Visual spatial reasoning items
--- BEGIN ---

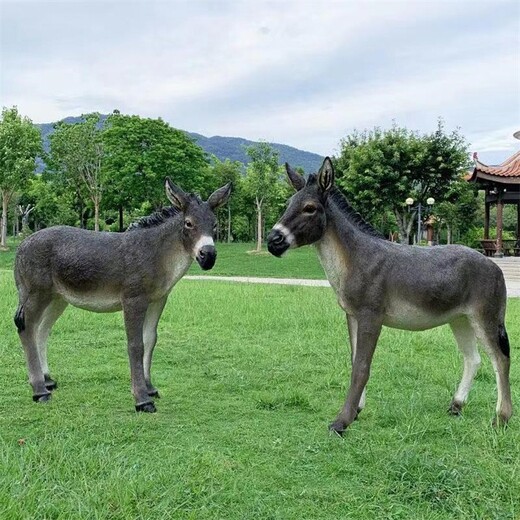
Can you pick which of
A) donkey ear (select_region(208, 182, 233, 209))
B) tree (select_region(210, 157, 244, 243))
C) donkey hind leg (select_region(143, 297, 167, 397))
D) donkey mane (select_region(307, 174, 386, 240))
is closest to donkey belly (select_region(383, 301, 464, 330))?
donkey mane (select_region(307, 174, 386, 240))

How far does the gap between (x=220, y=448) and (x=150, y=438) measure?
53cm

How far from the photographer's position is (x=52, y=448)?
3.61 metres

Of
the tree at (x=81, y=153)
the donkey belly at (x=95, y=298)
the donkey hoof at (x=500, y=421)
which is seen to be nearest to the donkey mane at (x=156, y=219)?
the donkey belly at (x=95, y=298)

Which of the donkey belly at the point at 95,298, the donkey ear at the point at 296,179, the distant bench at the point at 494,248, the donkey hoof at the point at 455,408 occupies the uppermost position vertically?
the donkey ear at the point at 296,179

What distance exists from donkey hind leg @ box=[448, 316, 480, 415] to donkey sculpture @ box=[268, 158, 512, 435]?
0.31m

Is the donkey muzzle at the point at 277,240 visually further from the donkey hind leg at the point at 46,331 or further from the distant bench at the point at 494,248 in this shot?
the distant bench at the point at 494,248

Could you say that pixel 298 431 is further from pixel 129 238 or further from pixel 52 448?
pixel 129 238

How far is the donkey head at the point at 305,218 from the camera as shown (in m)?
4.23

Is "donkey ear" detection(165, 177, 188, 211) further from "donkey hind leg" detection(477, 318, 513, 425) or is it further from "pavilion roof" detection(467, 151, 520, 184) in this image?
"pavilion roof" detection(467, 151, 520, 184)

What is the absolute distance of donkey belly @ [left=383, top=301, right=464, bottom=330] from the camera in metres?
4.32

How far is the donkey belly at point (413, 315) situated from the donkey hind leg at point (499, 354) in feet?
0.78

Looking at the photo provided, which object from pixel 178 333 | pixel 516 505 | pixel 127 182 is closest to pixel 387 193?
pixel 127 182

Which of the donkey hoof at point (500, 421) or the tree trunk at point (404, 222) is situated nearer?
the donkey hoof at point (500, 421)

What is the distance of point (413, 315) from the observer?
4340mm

--- END ---
--- BEGIN ---

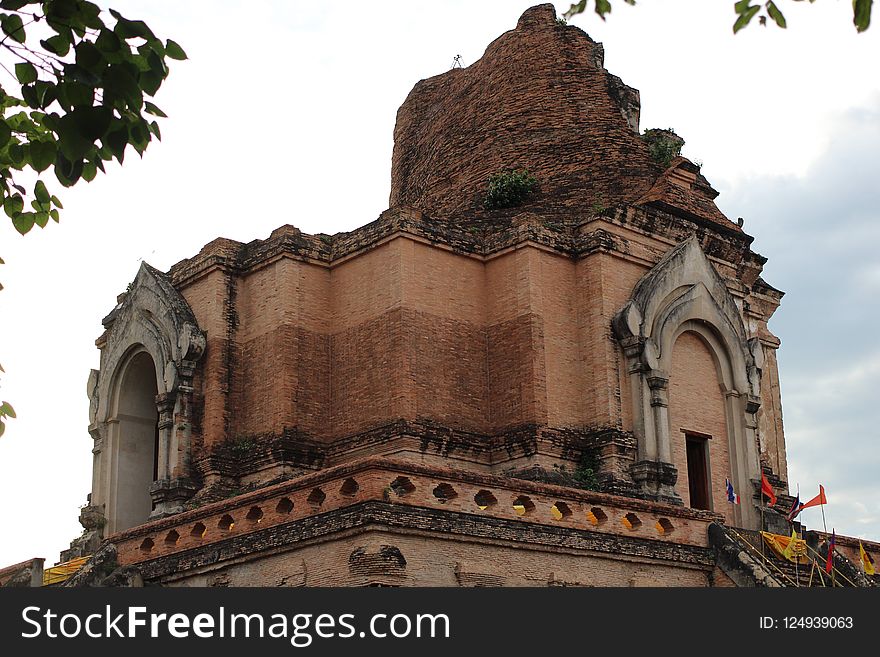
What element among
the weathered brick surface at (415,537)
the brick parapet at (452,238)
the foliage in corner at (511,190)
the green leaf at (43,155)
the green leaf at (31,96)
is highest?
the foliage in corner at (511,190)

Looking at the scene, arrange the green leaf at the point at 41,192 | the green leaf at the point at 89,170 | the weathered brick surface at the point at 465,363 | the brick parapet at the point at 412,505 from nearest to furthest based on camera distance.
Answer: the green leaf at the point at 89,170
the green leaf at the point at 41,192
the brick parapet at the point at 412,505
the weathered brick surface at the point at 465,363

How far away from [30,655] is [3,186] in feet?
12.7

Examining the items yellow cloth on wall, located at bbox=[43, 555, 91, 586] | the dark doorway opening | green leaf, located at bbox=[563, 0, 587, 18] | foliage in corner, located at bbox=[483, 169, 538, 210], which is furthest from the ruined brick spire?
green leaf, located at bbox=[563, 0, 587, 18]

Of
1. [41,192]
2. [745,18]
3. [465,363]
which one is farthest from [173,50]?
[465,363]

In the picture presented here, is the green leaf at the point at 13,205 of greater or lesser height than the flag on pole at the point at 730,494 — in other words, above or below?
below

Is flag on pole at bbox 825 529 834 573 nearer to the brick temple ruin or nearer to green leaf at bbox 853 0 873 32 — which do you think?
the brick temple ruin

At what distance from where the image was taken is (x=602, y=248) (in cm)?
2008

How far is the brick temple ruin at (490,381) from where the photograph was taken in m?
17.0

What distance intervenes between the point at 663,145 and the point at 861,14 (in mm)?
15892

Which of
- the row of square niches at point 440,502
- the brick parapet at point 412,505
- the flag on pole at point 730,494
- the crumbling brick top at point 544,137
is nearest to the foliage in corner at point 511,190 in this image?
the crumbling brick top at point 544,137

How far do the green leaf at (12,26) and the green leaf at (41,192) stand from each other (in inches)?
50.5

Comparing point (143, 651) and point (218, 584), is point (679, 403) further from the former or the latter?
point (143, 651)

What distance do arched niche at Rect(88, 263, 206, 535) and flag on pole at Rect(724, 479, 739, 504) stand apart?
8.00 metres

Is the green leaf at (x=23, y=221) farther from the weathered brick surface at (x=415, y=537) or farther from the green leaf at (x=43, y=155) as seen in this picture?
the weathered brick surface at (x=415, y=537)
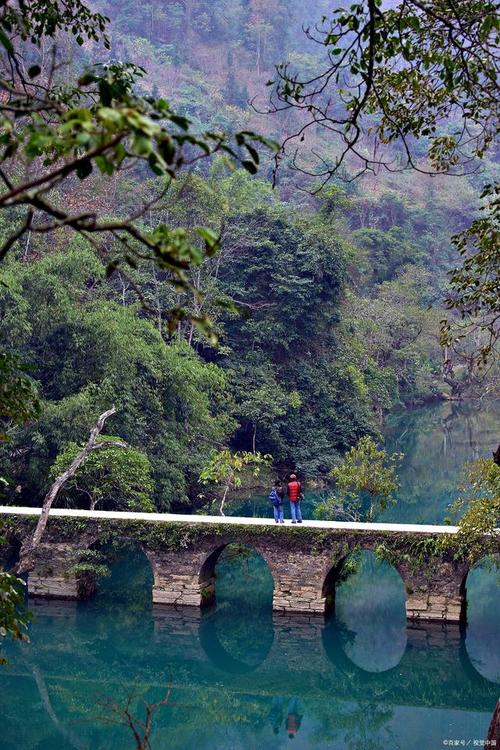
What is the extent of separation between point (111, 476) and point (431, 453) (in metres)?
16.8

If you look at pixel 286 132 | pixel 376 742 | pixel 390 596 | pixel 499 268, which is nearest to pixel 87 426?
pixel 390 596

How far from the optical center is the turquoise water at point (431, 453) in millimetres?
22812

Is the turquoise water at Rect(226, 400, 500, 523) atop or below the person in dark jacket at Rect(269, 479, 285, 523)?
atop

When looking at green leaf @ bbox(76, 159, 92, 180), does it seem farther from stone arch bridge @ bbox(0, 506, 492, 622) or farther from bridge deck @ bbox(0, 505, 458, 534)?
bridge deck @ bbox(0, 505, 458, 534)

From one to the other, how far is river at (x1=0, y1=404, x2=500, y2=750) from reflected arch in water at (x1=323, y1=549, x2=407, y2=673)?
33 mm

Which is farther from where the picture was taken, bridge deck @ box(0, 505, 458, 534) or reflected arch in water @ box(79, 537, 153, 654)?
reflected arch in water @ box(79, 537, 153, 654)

--- END ---

Short task: Show every line of the records above that holds the word "atop", copying each one in full.

Output:
Is the turquoise water at Rect(226, 400, 500, 523) atop or below the person in dark jacket at Rect(269, 479, 285, 523)?
atop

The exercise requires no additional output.